▶ _WHAT THIS TASK INVOLVES_:
Transcribe all records exactly; omit pictures.

(DATA TO USE begins)

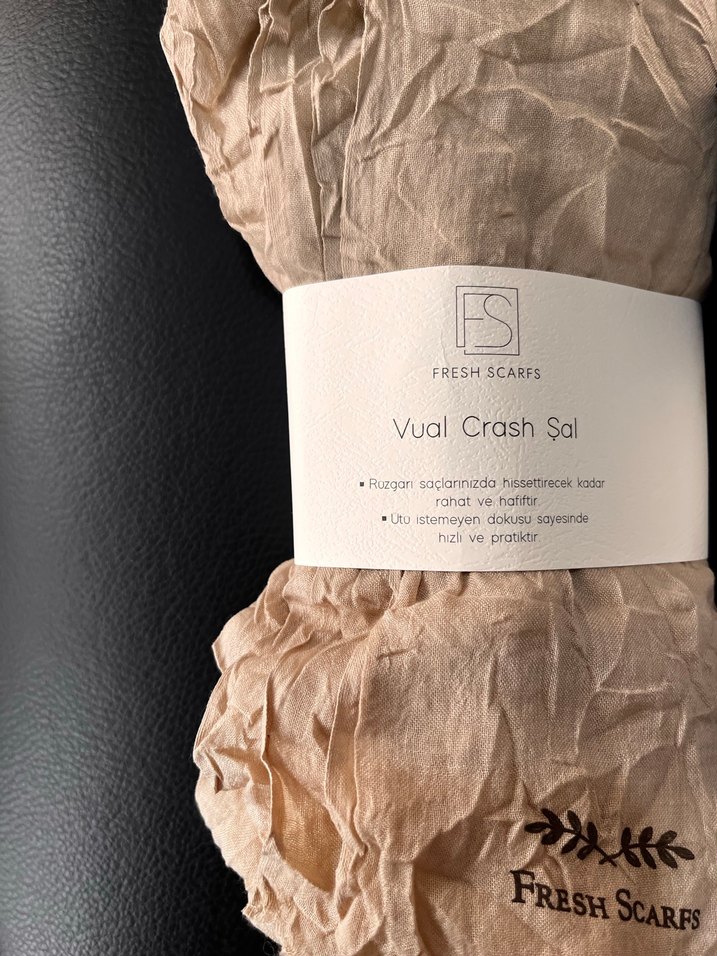 ADET FİYATIDIR Fresh scarfs  Vual Crash Kadın Şal - Görsel 3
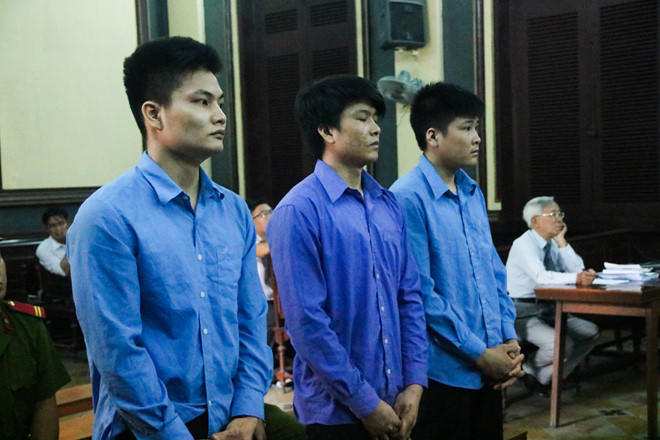 Ba bị cáo tại tòa. (Ảnh: Zing.vn)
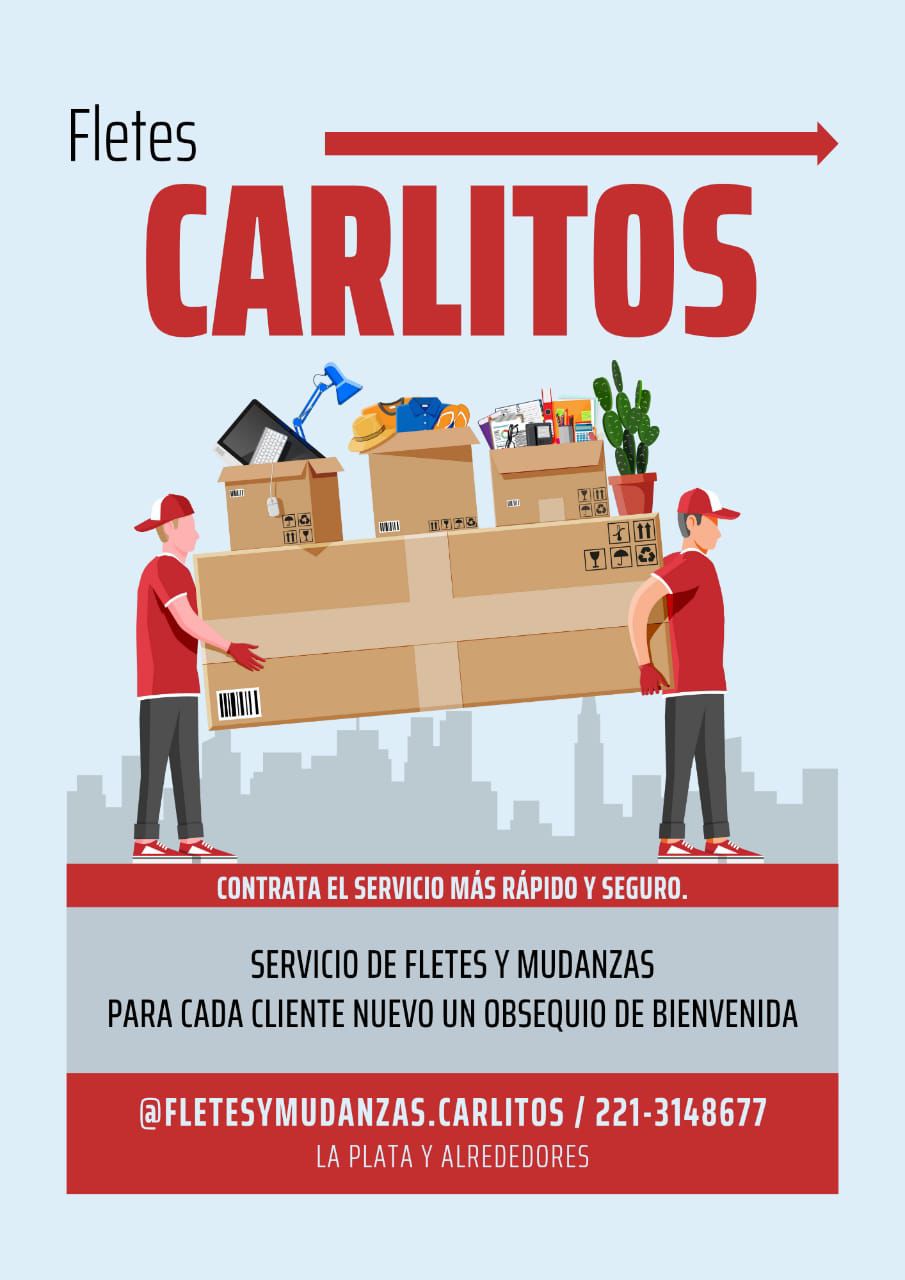Fletes y Mudanzas Carlitos trabajando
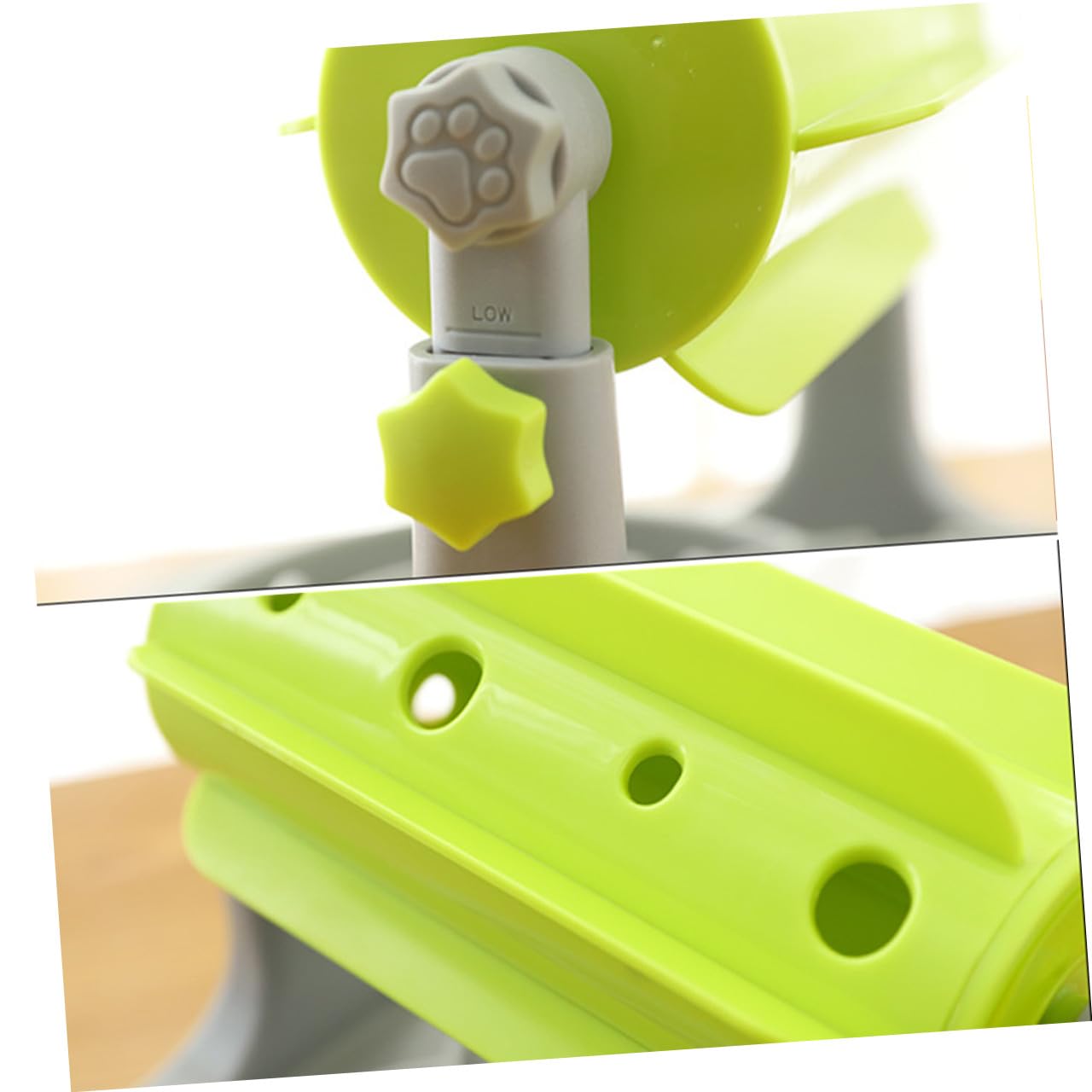 Lurrose Dispensador de Comida para Perro con Control Juguete Entrenamiento Alimentación y Comedero Lento Resistente Adecuado Juegos Interactivos en Interiores Exteriores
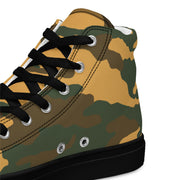 Flora Mountain Russian CAMO Mens High-Top Canvas Shoes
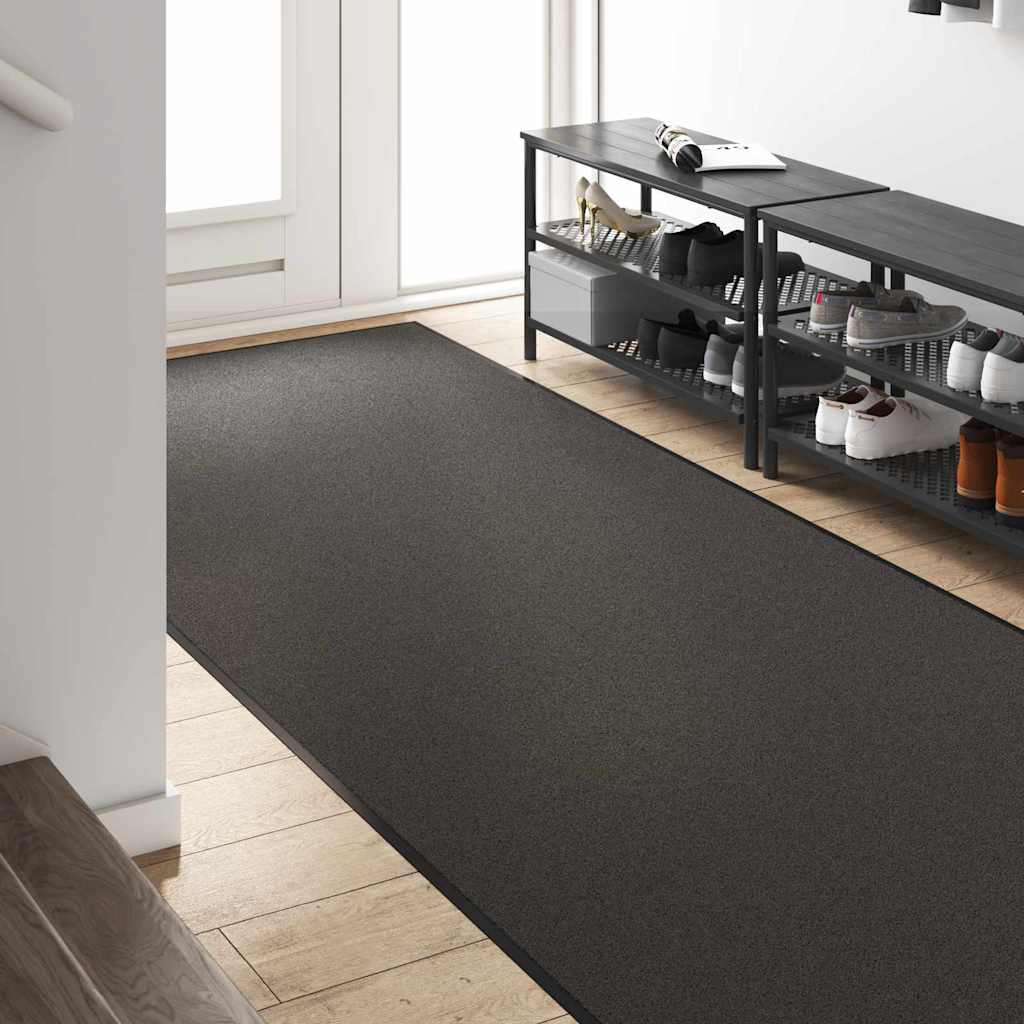 Deurmat Antraciet en Zwart 120 x 350 cm 100% Polyamide is nu te koop bij PeponiXL, paradijselijk wonen!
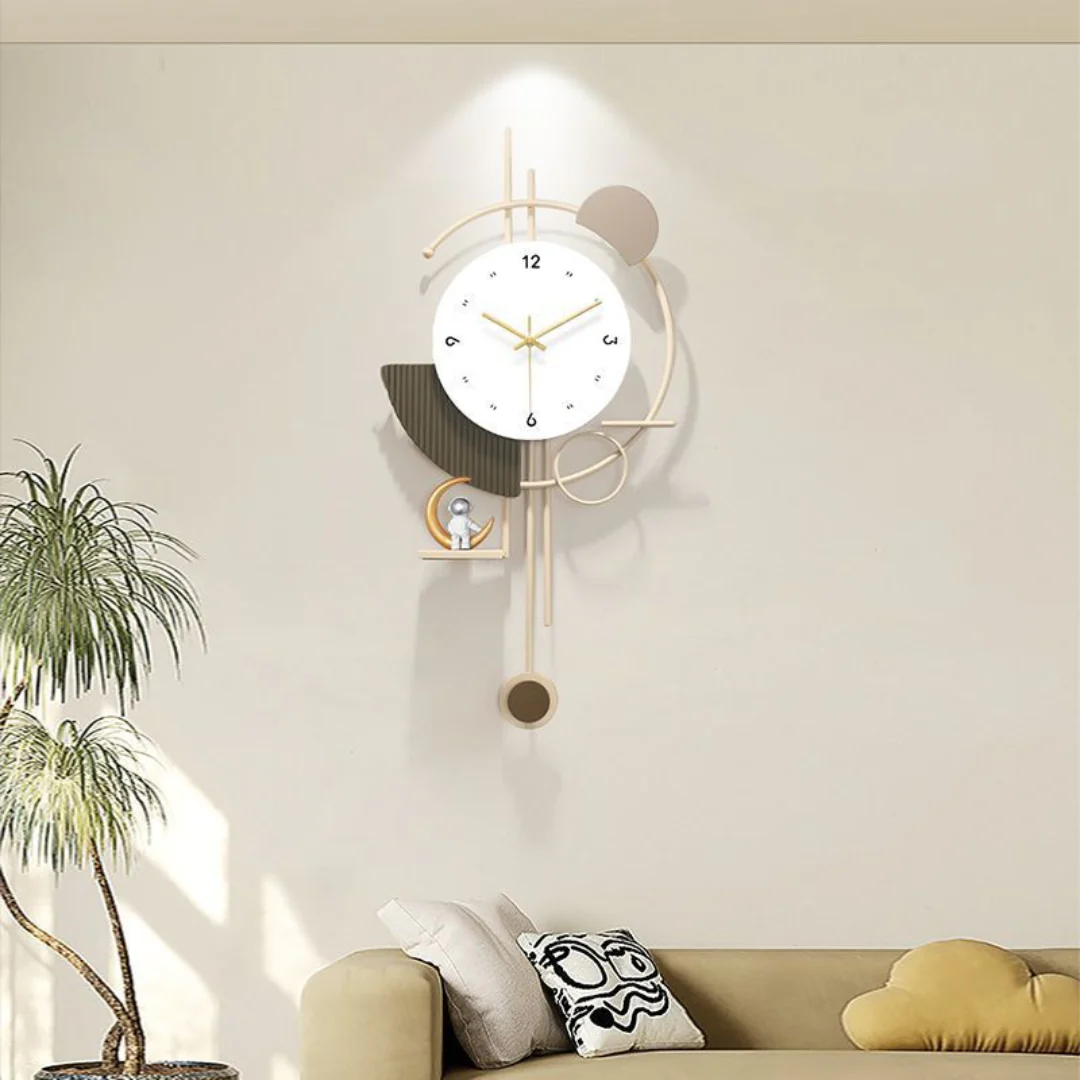 Astronaut Explorer Metal Wall Clock - Image 3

(DATA TO USE ends)

▶ _EXERCISE RESULT_:
 ADET FİYATIDIR Fresh scarfs  Vual Crash Kadın Şal - Görsel 3
 Ba bị cáo tại tòa. (Ảnh: Zing.vn)
Fletes y Mudanzas Carlitos trabajando
 Lurrose Dispensador de Comida para Perro con Control Juguete Entrenamiento Alimentación y Comedero Lento Resistente Adecuado Juegos Interactivos en Interiores Exteriores
 Flora Mountain Russian CAMO Mens High-Top Canvas Shoes
 Deurmat Antraciet en Zwart 120 x 350 cm 100% Polyamide is nu te koop bij PeponiXL, paradijselijk wonen!
 Astronaut Explorer Metal Wall Clock - Image 3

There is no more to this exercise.